- [Article]
— start —

Nuclear engineering students with wreck-hunting submersibleJimmy Lee (B.S.’15 NE, at left) and nuclear engineering student Chris Figueroa tested the submersible for evidence of contamination after its descent to find the U.S.S. Independence, sunken off the Farallon Islands. (Photo courtesy the researchers)

Radioactive wrecks?

Fall 2015 Berkeley Engineer
November 1, 2015
This article appeared in Berkeley Engineer magazine, Fall 2015

Marine archaeologists have a lot of things to think about while probing the deep for lost wrecks, but radiation exposure is normally not one of them. But exploring the U.S.S. Independence, which was scuttled in 1951 just south of the Farallon Islands, 40 miles off the coast of San Francisco, was a different story. The aircraft carrier has a radioactive history. First, the military used it as a target for atomic bomb tests at Bikini Atoll. Then it was loaded with 55-gallon drums of low-level radioactive waste and sent to the bottom of the Pacific, presumably for safekeeping.

Sixty-four years later, marine archaeologists with the National Oceanic and Atmospheric Administration (NOAA) located the  wreckage, using an autonomous underwater vehicle to pinpoint its final resting place.

— end —

- [Written task 1]
List each geographic place named in the article about the radioactive wreck.

- [Dataset entries]
— start —

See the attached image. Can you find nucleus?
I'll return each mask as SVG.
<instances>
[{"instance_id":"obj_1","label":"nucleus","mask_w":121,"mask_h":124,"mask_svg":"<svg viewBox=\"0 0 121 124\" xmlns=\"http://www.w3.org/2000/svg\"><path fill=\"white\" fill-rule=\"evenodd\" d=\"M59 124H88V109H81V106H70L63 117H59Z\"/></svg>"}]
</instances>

— end —

- [Written task 2]
Put every line of the entries above into a Markdown table with two columns, Row and Line, numbering the rows and leaving out blank lines.

- [Exercise response 1]
- Farallon Islands
- San Francisco
- Bikini Atoll
- Pacific

- [Exercise response 2]
| Row | Line |
|---|---|
| 1 | See the attached image. Can you find nucleus? |
| 2 | I'll return each mask as SVG. |
| 3 | <instances> |
| 4 | [{"instance_id":"obj_1","label":"nucleus","mask_w":121,"mask_h":124,"mask_svg":"<svg viewBox=\"0 0 121 124\" xmlns=\"http://www.w3.org/2000/svg\"><path fill=\"white\" fill-rule=\"evenodd\" d=\"M59 124H88V109H81V106H70L63 117H59Z\"/></svg>"}] |
| 5 | </instances> |